Giving no details on how it will mandate the unbundling of cable TV packages, the federal government instead talked of consumer-friendly measures in its throne speech.

“When Canadians make decisions about how to spend their money, they must be assured of a voice, a choice, and fair treatment,” the throne speech stated.

The Canadian Cable Systems Alliance, which represents 115 cable, telco and IPTV operators, welcomed Ottawa’s support for “choice and competition for rural Canadian telecom, internet and broadcasting consumers.”
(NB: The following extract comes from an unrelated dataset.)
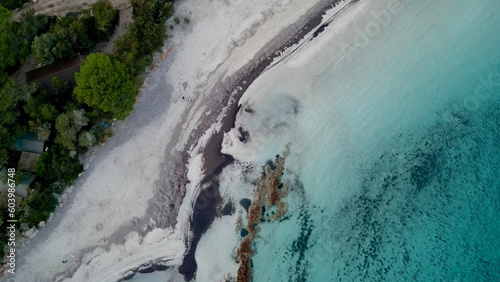 Breathtaking Aerial View of Santa Giulia Beach, Porto-Vecchio, Corsica: Pristine White Sand, Crystal-Clear Blue Waters, Lush Greenery, Hidden Homes, and a Vibrant Coral Reef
The CCSA added the organization and its members had “consistently supported increased flexibility and choice for TV viewers and welcome the Government’s commitment to these principles.”

ACTRA, Canada’s actors union, said it was disappointed the throne speech, read out Wednesday, did not pledge to support the Canadian cultural sector.

But Stephen Waddell, ACTRA’s national executive director, added in a statement that he was “pleased to see that the government took this opportunity to specifically state they will protect Canadian jobs while implementing their plans for unbundling.”

“We look forward to hearing more details of the Government’s plans to protect Canadians from unreasonable fees and we will be reaching out to offer advice and assistance on behalf of the creative community of performers in Canada,” he added.

There was a warning from the Friends of Canadian Broadcasting, which said cable unbundling will push up channel pricing.

“In a pick and pay environment, popular U.S. services are likely to increase their carriage fees once they are no longer part of a package, while the smaller Canadian services will falter,” Friends spokesman Ian Morrison said in a statement Wednesday.

Media execs reacted with similar cautious support, noting that while the move makes sense for consumers, there could be a net negative impact on smaller, niche channels.

ZenithOptimedia CEO Sunni Boot said the move is long overdue, adding that broadcasters should have rolled it out on their own without a push from the government.

“In an age of consumerism, where choice is an entitlement and an expectation, the industry itself should be offering consumers what they want. Broadcasters should have an economic model that can support that choice,” she said.

While she conceded that the move may result in some some types of niche content losing its support or some specialty channels folding outright, Boot says it’s up to the broadcasters to find ways to make these channels and content more relevant to the Canadian consumer, particularly in the face of increased competition from digital content hubs and services like Netflix, which aren’t reliant on CRTC approval.

For media buyers, she said the shift to a pick-and-pay model will be positive, pointing out that advertisers will be able to place their dollars with more confidence because they’ll be investing in channels and content that consumers have paid to engage with.

Starcom MediaVest CEO Bruce Neve, however, sees the potential disappearance of smaller channels as problematic for advertisers.

“For media buyers, if some of the channels start to lose subscribers and audience, the value proposition and rates go down. If channels start to disappear, what we don’t want to see is a decrease in inventory and options, because that will impact prices on our side,” says Neve.

He adds that while eventually the shift to pick-and-pay will allow advertisers to spend their ad dollars more confidently against an engaged, paying audience, there will be a period of flux in which audience and subscriber numbers around channels and content will be difficult to track as consumers decide what they do and don’t want.